======== The records

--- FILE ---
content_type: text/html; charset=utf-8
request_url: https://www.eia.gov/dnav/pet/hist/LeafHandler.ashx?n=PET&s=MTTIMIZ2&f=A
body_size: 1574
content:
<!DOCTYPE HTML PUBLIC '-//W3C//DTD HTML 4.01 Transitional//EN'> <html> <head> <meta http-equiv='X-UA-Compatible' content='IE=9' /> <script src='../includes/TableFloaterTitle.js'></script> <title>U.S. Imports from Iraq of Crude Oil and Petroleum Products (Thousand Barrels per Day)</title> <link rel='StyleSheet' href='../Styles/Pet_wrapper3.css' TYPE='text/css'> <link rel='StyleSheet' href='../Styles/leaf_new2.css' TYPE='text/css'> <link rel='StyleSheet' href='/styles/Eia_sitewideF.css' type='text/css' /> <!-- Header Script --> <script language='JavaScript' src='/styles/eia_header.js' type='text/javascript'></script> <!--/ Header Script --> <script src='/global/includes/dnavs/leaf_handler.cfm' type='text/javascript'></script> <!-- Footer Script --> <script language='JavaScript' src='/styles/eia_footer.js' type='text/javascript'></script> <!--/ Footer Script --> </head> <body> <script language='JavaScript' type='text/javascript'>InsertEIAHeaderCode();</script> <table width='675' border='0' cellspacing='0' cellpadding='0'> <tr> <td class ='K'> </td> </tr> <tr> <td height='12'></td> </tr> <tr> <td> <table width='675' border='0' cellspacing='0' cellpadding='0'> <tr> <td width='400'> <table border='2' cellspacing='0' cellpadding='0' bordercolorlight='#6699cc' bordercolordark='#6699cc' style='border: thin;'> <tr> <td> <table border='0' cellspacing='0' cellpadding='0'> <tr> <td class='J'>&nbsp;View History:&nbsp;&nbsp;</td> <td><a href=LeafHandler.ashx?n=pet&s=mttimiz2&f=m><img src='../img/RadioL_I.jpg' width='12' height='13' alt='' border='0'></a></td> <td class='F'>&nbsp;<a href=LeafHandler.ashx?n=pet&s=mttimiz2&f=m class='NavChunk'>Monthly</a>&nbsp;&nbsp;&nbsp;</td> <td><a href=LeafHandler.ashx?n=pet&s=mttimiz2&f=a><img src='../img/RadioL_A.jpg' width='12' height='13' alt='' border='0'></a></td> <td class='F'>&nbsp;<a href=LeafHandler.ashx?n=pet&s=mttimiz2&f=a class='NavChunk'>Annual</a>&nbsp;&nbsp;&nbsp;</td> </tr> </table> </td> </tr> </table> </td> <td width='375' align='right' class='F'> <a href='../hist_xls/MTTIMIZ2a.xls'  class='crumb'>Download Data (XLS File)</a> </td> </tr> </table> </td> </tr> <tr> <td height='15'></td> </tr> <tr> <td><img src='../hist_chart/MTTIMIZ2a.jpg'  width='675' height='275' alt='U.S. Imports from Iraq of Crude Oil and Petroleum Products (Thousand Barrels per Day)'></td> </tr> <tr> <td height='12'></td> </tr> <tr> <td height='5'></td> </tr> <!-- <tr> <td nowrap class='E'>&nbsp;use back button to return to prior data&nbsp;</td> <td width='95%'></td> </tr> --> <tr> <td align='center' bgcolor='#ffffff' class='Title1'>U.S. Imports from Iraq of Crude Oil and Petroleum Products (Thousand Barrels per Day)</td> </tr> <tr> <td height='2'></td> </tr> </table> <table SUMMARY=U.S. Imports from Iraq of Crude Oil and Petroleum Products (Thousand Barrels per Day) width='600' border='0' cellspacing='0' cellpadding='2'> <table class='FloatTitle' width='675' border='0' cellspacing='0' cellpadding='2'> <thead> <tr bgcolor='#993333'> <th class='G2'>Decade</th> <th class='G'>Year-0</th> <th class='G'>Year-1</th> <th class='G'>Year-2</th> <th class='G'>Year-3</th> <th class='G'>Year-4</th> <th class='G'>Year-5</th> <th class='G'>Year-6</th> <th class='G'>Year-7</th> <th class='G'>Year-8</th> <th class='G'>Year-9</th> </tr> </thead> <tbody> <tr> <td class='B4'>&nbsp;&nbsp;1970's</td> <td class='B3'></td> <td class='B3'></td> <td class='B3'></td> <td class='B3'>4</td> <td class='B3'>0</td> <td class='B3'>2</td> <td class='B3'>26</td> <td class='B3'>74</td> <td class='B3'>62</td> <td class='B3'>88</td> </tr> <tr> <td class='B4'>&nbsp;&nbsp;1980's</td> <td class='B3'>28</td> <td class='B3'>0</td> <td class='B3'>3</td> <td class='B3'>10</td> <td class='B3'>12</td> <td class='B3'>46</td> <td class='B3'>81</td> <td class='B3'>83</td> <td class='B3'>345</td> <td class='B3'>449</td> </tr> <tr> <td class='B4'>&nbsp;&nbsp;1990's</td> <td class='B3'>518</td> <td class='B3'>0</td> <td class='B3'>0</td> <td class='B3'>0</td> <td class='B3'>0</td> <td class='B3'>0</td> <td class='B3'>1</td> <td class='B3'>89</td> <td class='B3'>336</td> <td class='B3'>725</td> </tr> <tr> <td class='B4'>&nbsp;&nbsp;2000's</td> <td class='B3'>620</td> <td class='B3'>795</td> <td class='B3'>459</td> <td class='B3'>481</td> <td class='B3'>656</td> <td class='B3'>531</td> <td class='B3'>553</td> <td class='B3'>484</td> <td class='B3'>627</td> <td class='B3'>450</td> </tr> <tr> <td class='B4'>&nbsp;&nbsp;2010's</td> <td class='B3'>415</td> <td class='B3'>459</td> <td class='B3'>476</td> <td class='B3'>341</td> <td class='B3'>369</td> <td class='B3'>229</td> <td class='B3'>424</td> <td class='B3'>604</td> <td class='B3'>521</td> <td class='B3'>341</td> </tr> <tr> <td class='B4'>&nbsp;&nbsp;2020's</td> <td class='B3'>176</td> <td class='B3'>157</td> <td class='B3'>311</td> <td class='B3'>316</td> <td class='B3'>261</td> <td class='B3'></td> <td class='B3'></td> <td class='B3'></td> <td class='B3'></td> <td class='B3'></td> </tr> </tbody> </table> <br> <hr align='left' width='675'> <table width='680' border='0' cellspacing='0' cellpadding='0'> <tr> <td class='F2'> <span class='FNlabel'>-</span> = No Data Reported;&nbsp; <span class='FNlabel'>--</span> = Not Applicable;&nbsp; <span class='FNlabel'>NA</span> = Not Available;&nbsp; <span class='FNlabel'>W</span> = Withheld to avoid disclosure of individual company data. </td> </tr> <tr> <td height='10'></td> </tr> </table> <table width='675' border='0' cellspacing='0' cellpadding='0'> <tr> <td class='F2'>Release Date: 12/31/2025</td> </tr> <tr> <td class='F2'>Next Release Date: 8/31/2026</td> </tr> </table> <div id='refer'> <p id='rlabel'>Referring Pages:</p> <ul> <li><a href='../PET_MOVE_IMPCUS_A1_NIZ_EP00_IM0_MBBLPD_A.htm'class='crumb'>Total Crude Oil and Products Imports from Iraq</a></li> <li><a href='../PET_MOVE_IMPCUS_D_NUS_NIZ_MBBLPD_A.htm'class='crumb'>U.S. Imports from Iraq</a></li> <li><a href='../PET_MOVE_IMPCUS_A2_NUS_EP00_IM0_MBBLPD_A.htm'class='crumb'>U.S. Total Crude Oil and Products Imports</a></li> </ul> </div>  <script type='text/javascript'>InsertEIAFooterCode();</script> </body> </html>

================

» **Your task**
Write down all of the records again, word for word.

» **Response area**
--- FILE ---
content_type: text/html; charset=utf-8
request_url: https://www.eia.gov/dnav/pet/hist/LeafHandler.ashx?n=PET&s=MTTIMIZ2&f=A
body_size: 1574
content:
<!DOCTYPE HTML PUBLIC '-//W3C//DTD HTML 4.01 Transitional//EN'> <html> <head> <meta http-equiv='X-UA-Compatible' content='IE=9' /> <script src='../includes/TableFloaterTitle.js'></script> <title>U.S. Imports from Iraq of Crude Oil and Petroleum Products (Thousand Barrels per Day)</title> <link rel='StyleSheet' href='../Styles/Pet_wrapper3.css' TYPE='text/css'> <link rel='StyleSheet' href='../Styles/leaf_new2.css' TYPE='text/css'> <link rel='StyleSheet' href='/styles/Eia_sitewideF.css' type='text/css' /> <!-- Header Script --> <script language='JavaScript' src='/styles/eia_header.js' type='text/javascript'></script> <!--/ Header Script --> <script src='/global/includes/dnavs/leaf_handler.cfm' type='text/javascript'></script> <!-- Footer Script --> <script language='JavaScript' src='/styles/eia_footer.js' type='text/javascript'></script> <!--/ Footer Script --> </head> <body> <script language='JavaScript' type='text/javascript'>InsertEIAHeaderCode();</script> <table width='675' border='0' cellspacing='0' cellpadding='0'> <tr> <td class ='K'> </td> </tr> <tr> <td height='12'></td> </tr> <tr> <td> <table width='675' border='0' cellspacing='0' cellpadding='0'> <tr> <td width='400'> <table border='2' cellspacing='0' cellpadding='0' bordercolorlight='#6699cc' bordercolordark='#6699cc' style='border: thin;'> <tr> <td> <table border='0' cellspacing='0' cellpadding='0'> <tr> <td class='J'>&nbsp;View History:&nbsp;&nbsp;</td> <td><a href=LeafHandler.ashx?n=pet&s=mttimiz2&f=m><img src='../img/RadioL_I.jpg' width='12' height='13' alt='' border='0'></a></td> <td class='F'>&nbsp;<a href=LeafHandler.ashx?n=pet&s=mttimiz2&f=m class='NavChunk'>Monthly</a>&nbsp;&nbsp;&nbsp;</td> <td><a href=LeafHandler.ashx?n=pet&s=mttimiz2&f=a><img src='../img/RadioL_A.jpg' width='12' height='13' alt='' border='0'></a></td> <td class='F'>&nbsp;<a href=LeafHandler.ashx?n=pet&s=mttimiz2&f=a class='NavChunk'>Annual</a>&nbsp;&nbsp;&nbsp;</td> </tr> </table> </td> </tr> </table> </td> <td width='375' align='right' class='F'> <a href='../hist_xls/MTTIMIZ2a.xls'  class='crumb'>Download Data (XLS File)</a> </td> </tr> </table> </td> </tr> <tr> <td height='15'></td> </tr> <tr> <td><img src='../hist_chart/MTTIMIZ2a.jpg'  width='675' height='275' alt='U.S. Imports from Iraq of Crude Oil and Petroleum Products (Thousand Barrels per Day)'></td> </tr> <tr> <td height='12'></td> </tr> <tr> <td height='5'></td> </tr> <!-- <tr> <td nowrap class='E'>&nbsp;use back button to return to prior data&nbsp;</td> <td width='95%'></td> </tr> --> <tr> <td align='center' bgcolor='#ffffff' class='Title1'>U.S. Imports from Iraq of Crude Oil and Petroleum Products (Thousand Barrels per Day)</td> </tr> <tr> <td height='2'></td> </tr> </table> <table SUMMARY=U.S. Imports from Iraq of Crude Oil and Petroleum Products (Thousand Barrels per Day) width='600' border='0' cellspacing='0' cellpadding='2'> <table class='FloatTitle' width='675' border='0' cellspacing='0' cellpadding='2'> <thead> <tr bgcolor='#993333'> <th class='G2'>Decade</th> <th class='G'>Year-0</th> <th class='G'>Year-1</th> <th class='G'>Year-2</th> <th class='G'>Year-3</th> <th class='G'>Year-4</th> <th class='G'>Year-5</th> <th class='G'>Year-6</th> <th class='G'>Year-7</th> <th class='G'>Year-8</th> <th class='G'>Year-9</th> </tr> </thead> <tbody> <tr> <td class='B4'>&nbsp;&nbsp;1970's</td> <td class='B3'></td> <td class='B3'></td> <td class='B3'></td> <td class='B3'>4</td> <td class='B3'>0</td> <td class='B3'>2</td> <td class='B3'>26</td> <td class='B3'>74</td> <td class='B3'>62</td> <td class='B3'>88</td> </tr> <tr> <td class='B4'>&nbsp;&nbsp;1980's</td> <td class='B3'>28</td> <td class='B3'>0</td> <td class='B3'>3</td> <td class='B3'>10</td> <td class='B3'>12</td> <td class='B3'>46</td> <td class='B3'>81</td> <td class='B3'>83</td> <td class='B3'>345</td> <td class='B3'>449</td> </tr> <tr> <td class='B4'>&nbsp;&nbsp;1990's</td> <td class='B3'>518</td> <td class='B3'>0</td> <td class='B3'>0</td> <td class='B3'>0</td> <td class='B3'>0</td> <td class='B3'>0</td> <td class='B3'>1</td> <td class='B3'>89</td> <td class='B3'>336</td> <td class='B3'>725</td> </tr> <tr> <td class='B4'>&nbsp;&nbsp;2000's</td> <td class='B3'>620</td> <td class='B3'>795</td> <td class='B3'>459</td> <td class='B3'>481</td> <td class='B3'>656</td> <td class='B3'>531</td> <td class='B3'>553</td> <td class='B3'>484</td> <td class='B3'>627</td> <td class='B3'>450</td> </tr> <tr> <td class='B4'>&nbsp;&nbsp;2010's</td> <td class='B3'>415</td> <td class='B3'>459</td> <td class='B3'>476</td> <td class='B3'>341</td> <td class='B3'>369</td> <td class='B3'>229</td> <td class='B3'>424</td> <td class='B3'>604</td> <td class='B3'>521</td> <td class='B3'>341</td> </tr> <tr> <td class='B4'>&nbsp;&nbsp;2020's</td> <td class='B3'>176</td> <td class='B3'>157</td> <td class='B3'>311</td> <td class='B3'>316</td> <td class='B3'>261</td> <td class='B3'></td> <td class='B3'></td> <td class='B3'></td> <td class='B3'></td> <td class='B3'></td> </tr> </tbody> </table> <br> <hr align='left' width='675'> <table width='680' border='0' cellspacing='0' cellpadding='0'> <tr> <td class='F2'> <span class='FNlabel'>-</span> = No Data Reported;&nbsp; <span class='FNlabel'>--</span> = Not Applicable;&nbsp; <span class='FNlabel'>NA</span> = Not Available;&nbsp; <span class='FNlabel'>W</span> = Withheld to avoid disclosure of individual company data. </td> </tr> <tr> <td height='10'></td> </tr> </table> <table width='675' border='0' cellspacing='0' cellpadding='0'> <tr> <td class='F2'>Release Date: 12/31/2025</td> </tr> <tr> <td class='F2'>Next Release Date: 8/31/2026</td> </tr> </table> <div id='refer'> <p id='rlabel'>Referring Pages:</p> <ul> <li><a href='../PET_MOVE_IMPCUS_A1_NIZ_EP00_IM0_MBBLPD_A.htm'class='crumb'>Total Crude Oil and Products Imports from Iraq</a></li> <li><a href='../PET_MOVE_IMPCUS_D_NUS_NIZ_MBBLPD_A.htm'class='crumb'>U.S. Imports from Iraq</a></li> <li><a href='../PET_MOVE_IMPCUS_A2_NUS_EP00_IM0_MBBLPD_A.htm'class='crumb'>U.S. Total Crude Oil and Products Imports</a></li> </ul> </div>  <script type='text/javascript'>InsertEIAFooterCode();</script> </body> </html>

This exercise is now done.